Door Nina Wubben - Beeld: SkieTheAce from Pixabay - 04-07-2025 - Nieuws
Beeld: SkieTheAce from Pixabay
Met behulp van base editing kunnen mutaties in mitochondriaal dna worden gecorrigeerd, met verbeterde functie tot gevolg.
Door middel van een nieuwe gen-editingtechniek corrigeren Utrechtse onderzoekers schadelijke mutaties in mitochondriaal dna in menselijke cellen. Uiteindelijk hopen ze mitochondriële ziektes te behandelen (PLOS Biology, 24 juni).
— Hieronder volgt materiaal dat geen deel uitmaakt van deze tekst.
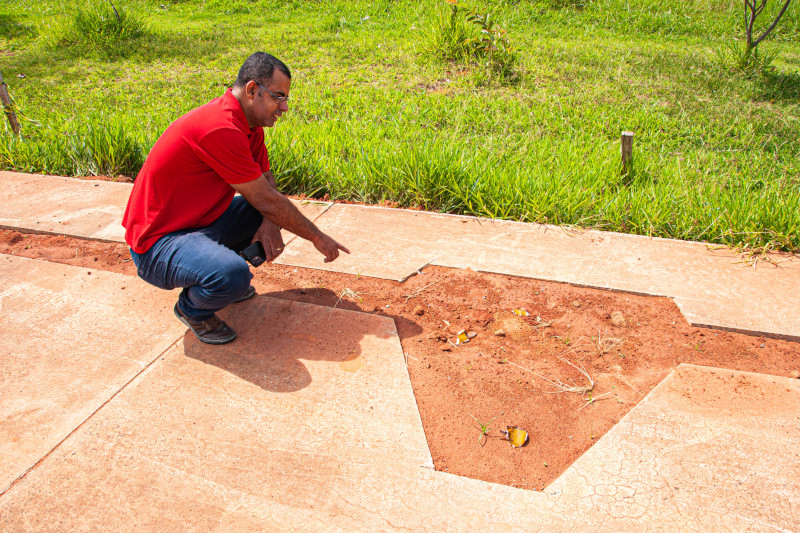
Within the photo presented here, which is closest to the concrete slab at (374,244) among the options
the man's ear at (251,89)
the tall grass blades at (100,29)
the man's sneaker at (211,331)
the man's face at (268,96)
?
the man's sneaker at (211,331)

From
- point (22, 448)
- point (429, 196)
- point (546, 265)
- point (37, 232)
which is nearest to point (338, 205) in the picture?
point (429, 196)

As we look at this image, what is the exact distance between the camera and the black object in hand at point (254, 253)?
3.14 metres

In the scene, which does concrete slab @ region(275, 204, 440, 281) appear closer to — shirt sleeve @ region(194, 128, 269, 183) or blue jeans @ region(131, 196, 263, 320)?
blue jeans @ region(131, 196, 263, 320)

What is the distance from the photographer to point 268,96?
2.76 m

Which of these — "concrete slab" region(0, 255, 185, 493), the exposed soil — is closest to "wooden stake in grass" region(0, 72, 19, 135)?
"concrete slab" region(0, 255, 185, 493)

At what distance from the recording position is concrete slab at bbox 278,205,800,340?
10.4 feet

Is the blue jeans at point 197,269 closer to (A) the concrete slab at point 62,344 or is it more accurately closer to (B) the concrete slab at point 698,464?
(A) the concrete slab at point 62,344

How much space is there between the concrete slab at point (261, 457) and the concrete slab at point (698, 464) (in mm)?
261

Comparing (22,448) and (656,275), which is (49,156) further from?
(656,275)

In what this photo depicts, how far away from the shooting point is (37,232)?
4.16 meters

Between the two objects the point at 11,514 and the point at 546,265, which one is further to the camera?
the point at 546,265

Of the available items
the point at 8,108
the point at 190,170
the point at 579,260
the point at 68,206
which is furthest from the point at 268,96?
the point at 8,108

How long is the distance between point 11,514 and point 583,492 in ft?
6.68

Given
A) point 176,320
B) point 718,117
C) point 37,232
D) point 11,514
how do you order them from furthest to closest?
point 718,117 → point 37,232 → point 176,320 → point 11,514
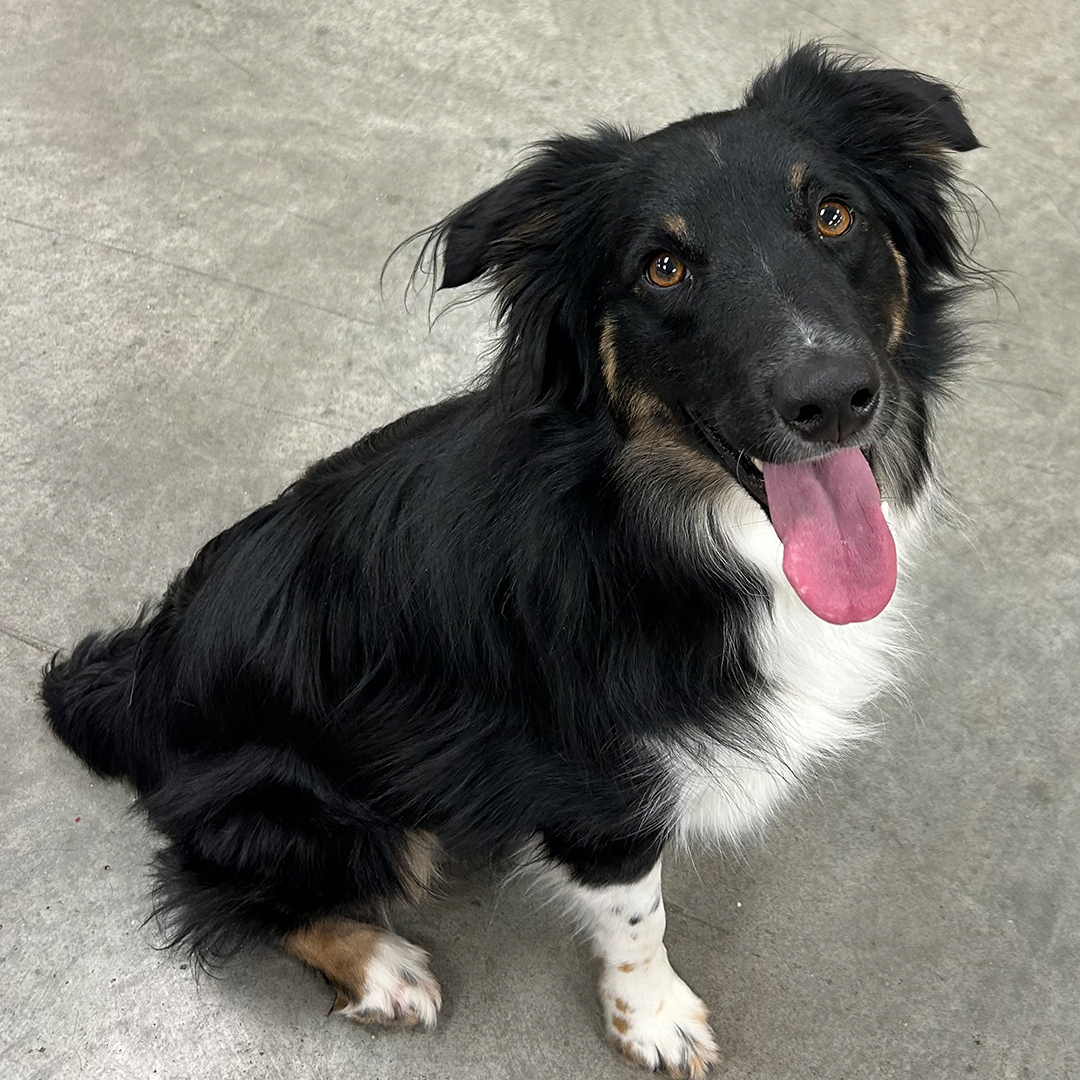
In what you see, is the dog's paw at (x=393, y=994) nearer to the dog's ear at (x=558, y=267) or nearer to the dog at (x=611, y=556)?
the dog at (x=611, y=556)

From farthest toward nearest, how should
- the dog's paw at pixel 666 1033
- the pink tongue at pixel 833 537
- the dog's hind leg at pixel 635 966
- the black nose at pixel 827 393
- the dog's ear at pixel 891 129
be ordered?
the dog's paw at pixel 666 1033, the dog's hind leg at pixel 635 966, the dog's ear at pixel 891 129, the pink tongue at pixel 833 537, the black nose at pixel 827 393

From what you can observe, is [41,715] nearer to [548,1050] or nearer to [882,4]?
[548,1050]

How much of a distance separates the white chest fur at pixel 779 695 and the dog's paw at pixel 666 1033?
1.58 ft

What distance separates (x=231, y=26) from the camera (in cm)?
505

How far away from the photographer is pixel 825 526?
2.26 metres

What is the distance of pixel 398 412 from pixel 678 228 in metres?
1.92

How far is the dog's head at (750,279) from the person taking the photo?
6.96 ft

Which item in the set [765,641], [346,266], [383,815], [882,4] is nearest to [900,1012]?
[765,641]

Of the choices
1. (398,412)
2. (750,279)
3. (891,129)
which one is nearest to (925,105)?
(891,129)

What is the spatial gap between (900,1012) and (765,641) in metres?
1.14

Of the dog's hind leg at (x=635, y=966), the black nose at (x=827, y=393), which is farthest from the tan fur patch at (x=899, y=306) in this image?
the dog's hind leg at (x=635, y=966)

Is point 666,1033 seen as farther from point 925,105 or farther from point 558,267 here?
point 925,105

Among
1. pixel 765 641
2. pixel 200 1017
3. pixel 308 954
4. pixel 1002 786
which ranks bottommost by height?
pixel 200 1017

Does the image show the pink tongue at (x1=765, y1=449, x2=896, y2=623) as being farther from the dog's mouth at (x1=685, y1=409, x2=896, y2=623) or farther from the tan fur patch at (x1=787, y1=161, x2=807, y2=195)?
the tan fur patch at (x1=787, y1=161, x2=807, y2=195)
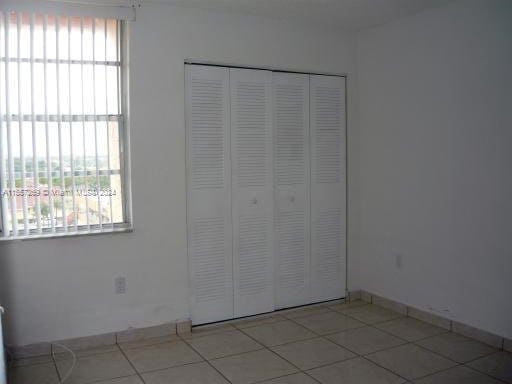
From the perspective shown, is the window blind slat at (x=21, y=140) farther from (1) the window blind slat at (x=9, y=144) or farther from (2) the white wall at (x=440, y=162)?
(2) the white wall at (x=440, y=162)

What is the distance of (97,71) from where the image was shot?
335 centimetres

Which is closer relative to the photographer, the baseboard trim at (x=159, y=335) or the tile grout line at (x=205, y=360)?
the tile grout line at (x=205, y=360)

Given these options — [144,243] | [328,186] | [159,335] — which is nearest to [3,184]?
[144,243]

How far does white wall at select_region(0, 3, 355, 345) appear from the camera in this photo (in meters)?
3.25

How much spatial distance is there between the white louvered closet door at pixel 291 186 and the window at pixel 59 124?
126 cm

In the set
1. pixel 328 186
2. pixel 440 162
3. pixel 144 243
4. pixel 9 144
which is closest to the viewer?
pixel 9 144

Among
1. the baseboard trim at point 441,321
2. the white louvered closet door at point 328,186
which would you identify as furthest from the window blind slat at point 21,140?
the baseboard trim at point 441,321

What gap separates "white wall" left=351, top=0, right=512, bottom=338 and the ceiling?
172mm

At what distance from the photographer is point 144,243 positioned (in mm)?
3541

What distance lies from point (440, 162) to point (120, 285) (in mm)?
2462

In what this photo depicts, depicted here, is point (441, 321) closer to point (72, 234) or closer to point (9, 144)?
point (72, 234)

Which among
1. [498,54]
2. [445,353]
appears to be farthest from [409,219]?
[498,54]

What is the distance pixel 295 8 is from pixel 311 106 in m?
0.84

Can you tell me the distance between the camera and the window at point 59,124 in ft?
10.3
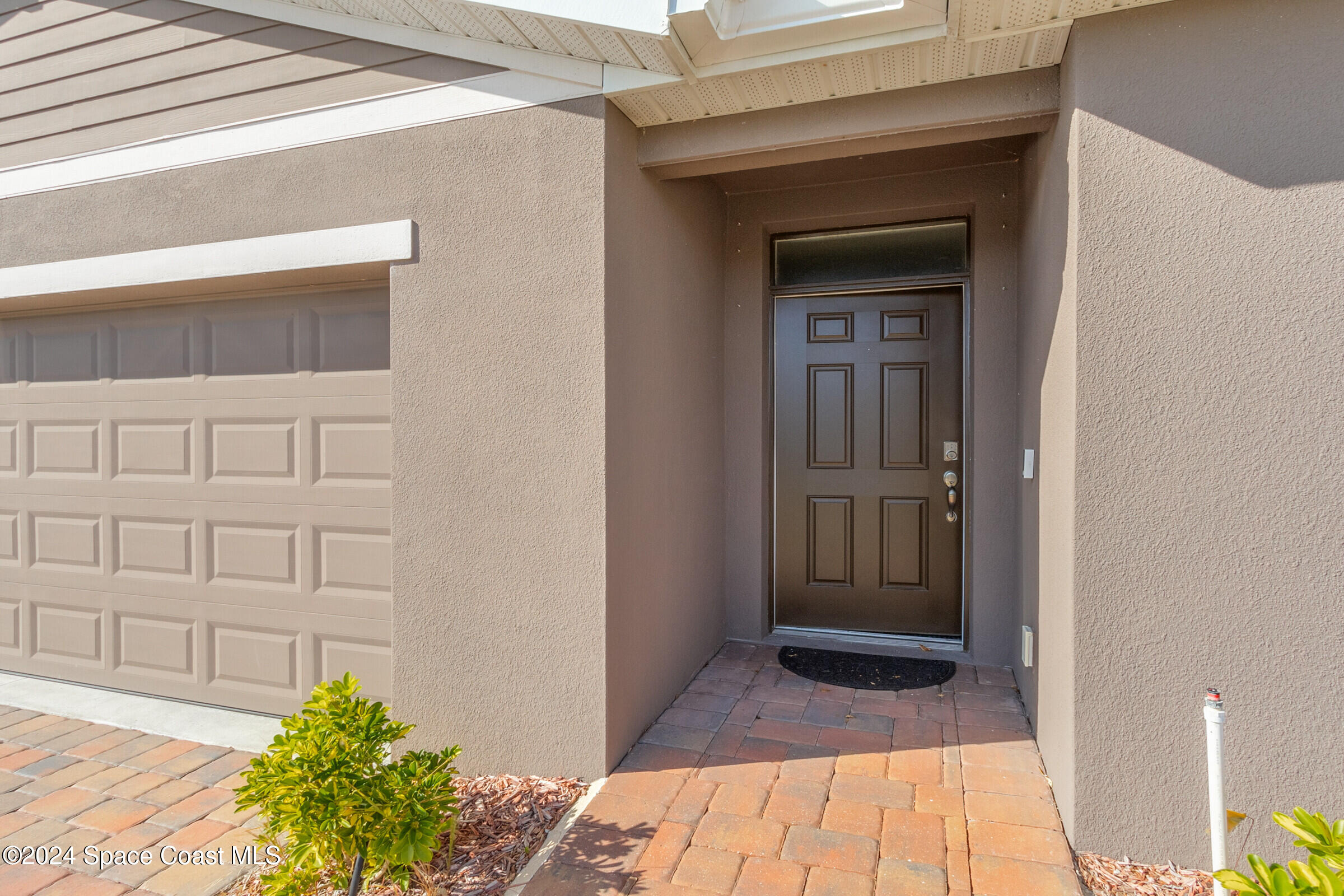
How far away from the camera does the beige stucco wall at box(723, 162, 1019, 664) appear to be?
3584mm

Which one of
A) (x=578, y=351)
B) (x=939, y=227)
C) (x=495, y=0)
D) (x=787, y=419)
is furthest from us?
(x=787, y=419)

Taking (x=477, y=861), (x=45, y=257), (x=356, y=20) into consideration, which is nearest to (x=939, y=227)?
(x=356, y=20)

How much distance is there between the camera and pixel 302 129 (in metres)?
2.92

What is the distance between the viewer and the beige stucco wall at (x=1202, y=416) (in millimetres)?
1926

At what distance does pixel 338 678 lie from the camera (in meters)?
3.12

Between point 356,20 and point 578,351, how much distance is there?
169cm

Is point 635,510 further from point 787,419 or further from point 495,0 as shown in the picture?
point 495,0

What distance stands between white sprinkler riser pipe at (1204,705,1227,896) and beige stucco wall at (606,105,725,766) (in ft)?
5.79

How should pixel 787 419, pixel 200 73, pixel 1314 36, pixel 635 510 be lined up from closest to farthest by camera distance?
pixel 1314 36 < pixel 635 510 < pixel 200 73 < pixel 787 419

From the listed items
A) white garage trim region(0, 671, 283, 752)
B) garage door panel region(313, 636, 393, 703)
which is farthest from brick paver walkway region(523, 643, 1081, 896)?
white garage trim region(0, 671, 283, 752)

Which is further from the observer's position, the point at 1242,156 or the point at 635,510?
the point at 635,510

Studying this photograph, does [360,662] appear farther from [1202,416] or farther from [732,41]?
[1202,416]

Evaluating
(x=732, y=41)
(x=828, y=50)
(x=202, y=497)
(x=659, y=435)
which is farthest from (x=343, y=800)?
(x=828, y=50)

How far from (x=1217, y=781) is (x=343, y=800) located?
222cm
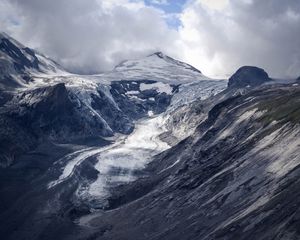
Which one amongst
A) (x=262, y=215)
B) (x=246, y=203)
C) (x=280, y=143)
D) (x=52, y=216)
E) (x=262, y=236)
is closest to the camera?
(x=262, y=236)

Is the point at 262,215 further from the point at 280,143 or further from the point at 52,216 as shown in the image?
the point at 52,216

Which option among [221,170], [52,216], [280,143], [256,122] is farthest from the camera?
[256,122]

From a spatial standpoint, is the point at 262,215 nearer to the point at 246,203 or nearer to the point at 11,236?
the point at 246,203

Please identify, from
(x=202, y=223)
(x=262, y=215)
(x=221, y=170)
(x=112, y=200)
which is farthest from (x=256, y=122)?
(x=262, y=215)

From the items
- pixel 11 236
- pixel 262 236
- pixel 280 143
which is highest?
pixel 11 236

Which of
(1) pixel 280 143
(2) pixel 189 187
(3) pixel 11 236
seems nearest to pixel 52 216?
(3) pixel 11 236

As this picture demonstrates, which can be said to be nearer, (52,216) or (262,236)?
(262,236)

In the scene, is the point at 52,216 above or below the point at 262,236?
above

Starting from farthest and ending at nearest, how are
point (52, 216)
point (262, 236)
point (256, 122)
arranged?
point (256, 122)
point (52, 216)
point (262, 236)

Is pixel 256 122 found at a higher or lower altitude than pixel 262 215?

Mitochondriën, de energieleveranciers van cellen, bevatten hun eigen dna. Dit verschilt van nucleair dna, doordat het rond is en uitsluitend via de eicel wordt doorgegeven. Mitochondriale mutaties kunnen leiden tot erfelijke ziekten en kanker. De inmiddels veelgebruikte Crispr-Cas-technologie kan fouten in nucleair dna corrigeren, maar werkt niet voor mitochondriale mutaties.
Getest
‘Crispr-Cas is heel precies en efficiënt, maar heeft als nadeel dat het niet de mitochondriën kan binnendringen om daar mitochondriaal dna te editen. Met een ander type editor, de base editor DdCBE, kan dit wel. Deze maakt gebruik van programmeerbare dna-bindende eiwitten, zogeheten Talen, om de juiste dna-sequentie te herkennen,’ legt laatste auteur, medisch biotechnoloog Martijn Koppens bij het UMC Utrecht, uit in een e-mail. Met de techniek kunnen onderzoekers een enkele base corrigeren zonder dat de dna-streng hoeft worden doorgeknipt. Deze nieuwe publicatie komt voort uit een van de eerste onderzoeken waarbij de methode uitgebreid is getest op de cellen van patiënten met mitochondriële ziekten.
‘Crispr-Cas is heel precies en efficiënt, maar heeft als nadeel dat het niet de mitochondriën kan binnendringen’
De Utrechtse onderzoekers passen DdCBE toe op levercellen met een kunstmatig verminderde ATP-productie, en op huidcellen van een patiënt met het door een mitochondriale mutatie veroorzaakte Gitelman-syndroom – een erfelijke aandoening waarbij de nieren te veel zouten verliezen. In beide gevallen slagen ze erin de aangedane mitochondriale functies in ieder geval deels te herstellen.
Nanodeeltjes
‘We waren verrast door de efficiëntie van de editor,’ vertelt Koppens. ‘Waar Crispr-Cas slechts twee kopieën per cel hoeft te bewerken, moeten mitochondriële editors honderden tot duizenden kopieën aanpakken. Toch zagen we in veel celtypen een hoog percentage editing.’ De onderzoekers gebruiken messenger-rna verpakt in lipide nanodeeltjes om de editor in de cellen te brengen. Deze methode blijkt efficiënter en minder toxisch dan eerdere technieken, zoals het gebruik van plasmiden. Bovendien is DdCBE nog steeds heel specifiek. ‘Hoewel het in humane cellen goed werkt, moet het nog getest worden in hele organismen, zoals muizen,’ aldus Koppens. ‘De mitochondriale base editors zullen net als Crispr-Cas doorontwikkeld moeten worden voordat klinische toepassing mogelijk is.
‘We willen nu verder werken aan afleverstrategieën en het ontwikkelen van modellen om de complexe genetica van mitochondriële ziekten beter te begrijpen.’